RECORDS FOR THIS EXERCISE below:

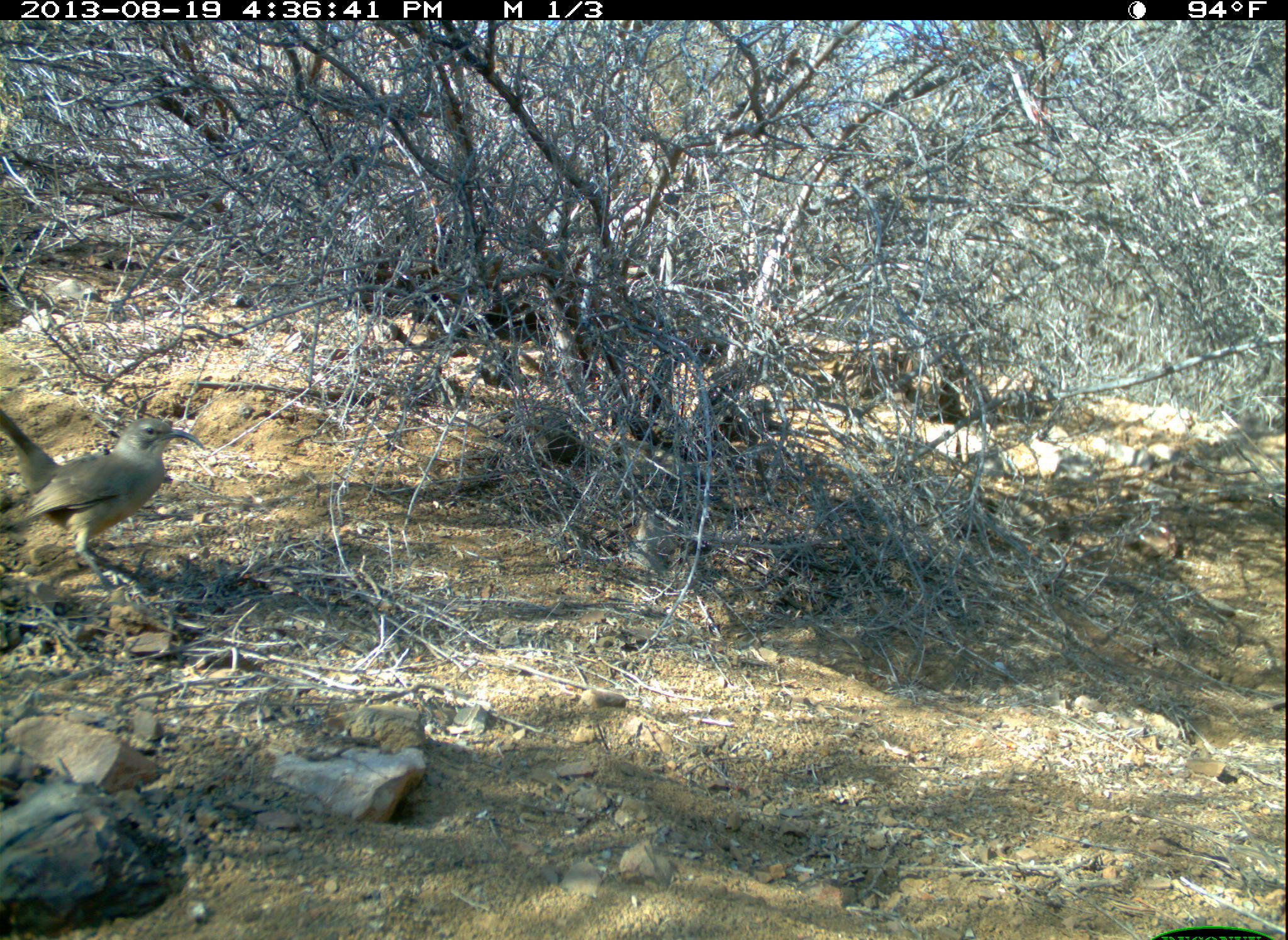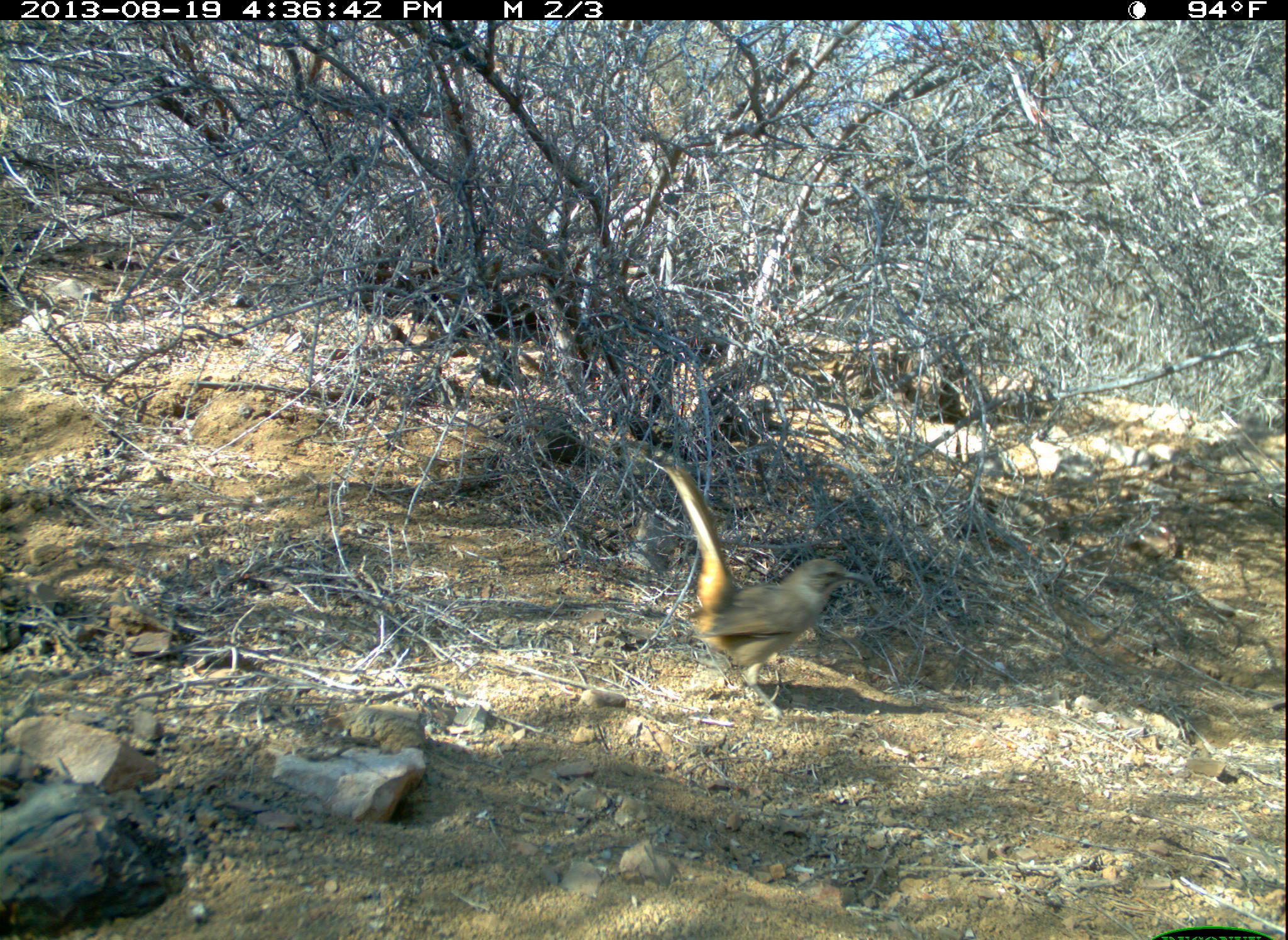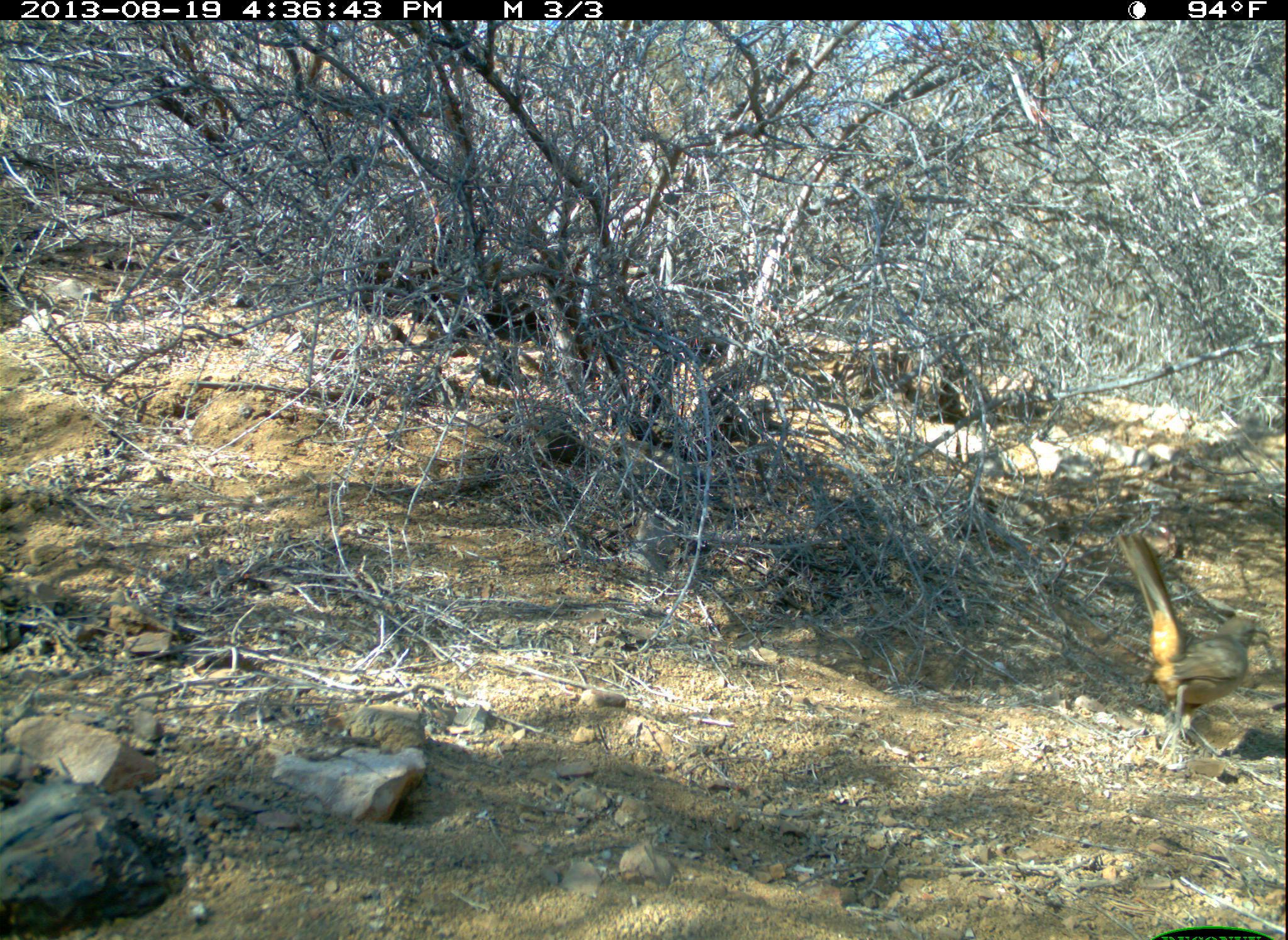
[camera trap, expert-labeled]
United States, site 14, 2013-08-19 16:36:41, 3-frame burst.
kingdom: Animalia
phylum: Chordata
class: Aves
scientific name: Aves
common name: bird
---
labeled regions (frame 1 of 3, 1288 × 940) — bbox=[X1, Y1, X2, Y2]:
bird: bbox=[2, 396, 204, 597]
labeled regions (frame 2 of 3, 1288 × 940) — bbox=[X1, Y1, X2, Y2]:
bird: bbox=[635, 447, 876, 721]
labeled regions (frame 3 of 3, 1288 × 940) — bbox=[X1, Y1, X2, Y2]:
bird: bbox=[1117, 530, 1272, 758]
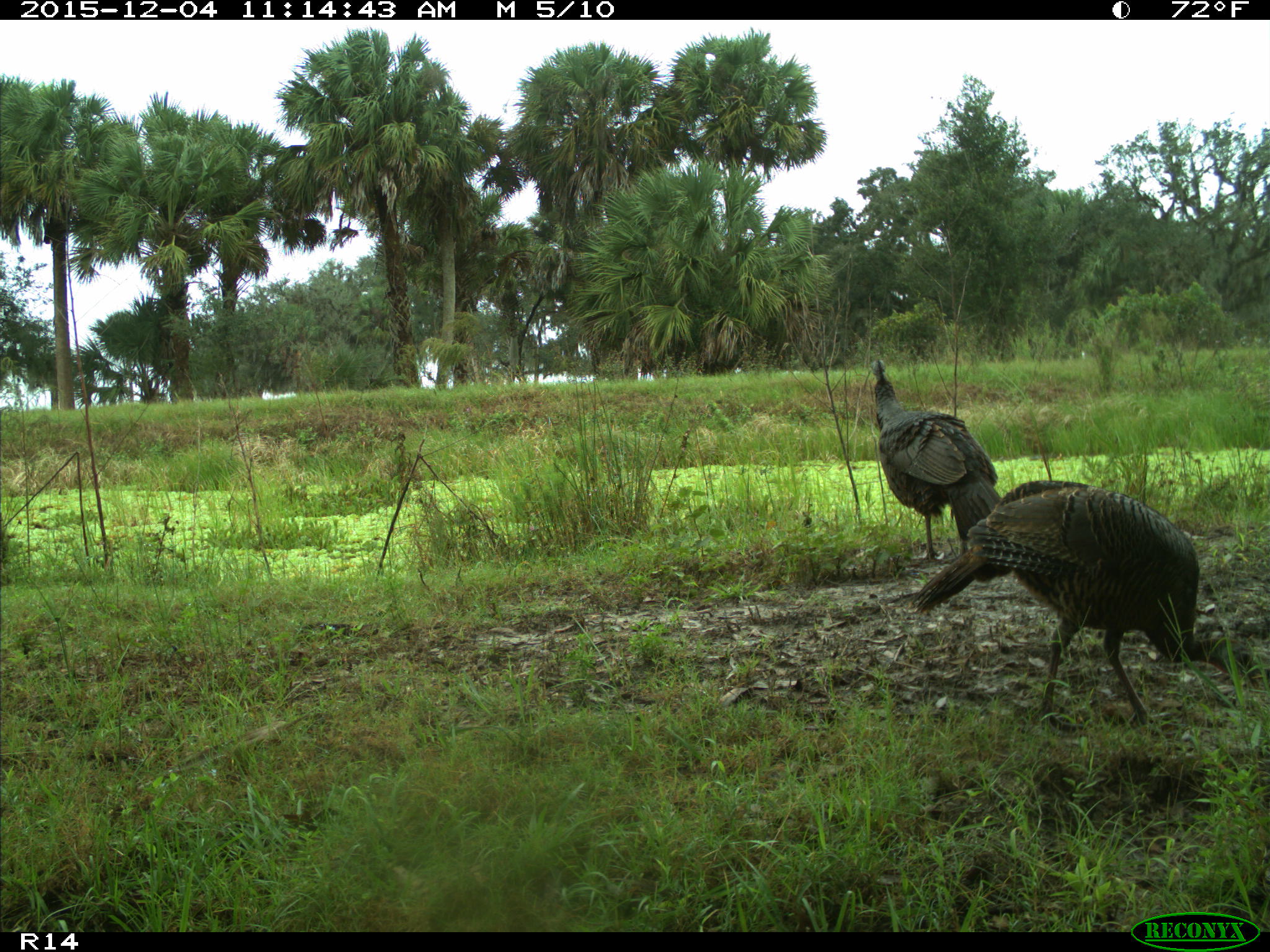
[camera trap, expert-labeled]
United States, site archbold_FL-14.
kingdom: Animalia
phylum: Chordata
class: Aves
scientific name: Aves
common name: birds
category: unidentified bird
Unidentified bird (birds) (Aves).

End of RECORDS FOR THIS EXERCISE.

▸ **YOUR INSTRUCTIONS**
Drop the images and repeat the data exactly.

▸ **OUTPUT OF THE EXERCISE**
[camera trap, expert-labeled]
United States, site 14, 2013-08-19 16:36:41, 3-frame burst.
kingdom: Animalia
phylum: Chordata
class: Aves
scientific name: Aves
common name: bird
---
labeled regions (frame 1 of 3, 1288 × 940) — bbox=[X1, Y1, X2, Y2]:
bird: bbox=[2, 396, 204, 597]
labeled regions (frame 2 of 3, 1288 × 940) — bbox=[X1, Y1, X2, Y2]:
bird: bbox=[635, 447, 876, 721]
labeled regions (frame 3 of 3, 1288 × 940) — bbox=[X1, Y1, X2, Y2]:
bird: bbox=[1117, 530, 1272, 758]
[camera trap, expert-labeled]
United States, site archbold_FL-14.
kingdom: Animalia
phylum: Chordata
class: Aves
scientific name: Aves
common name: birds
category: unidentified bird
Unidentified bird (birds) (Aves).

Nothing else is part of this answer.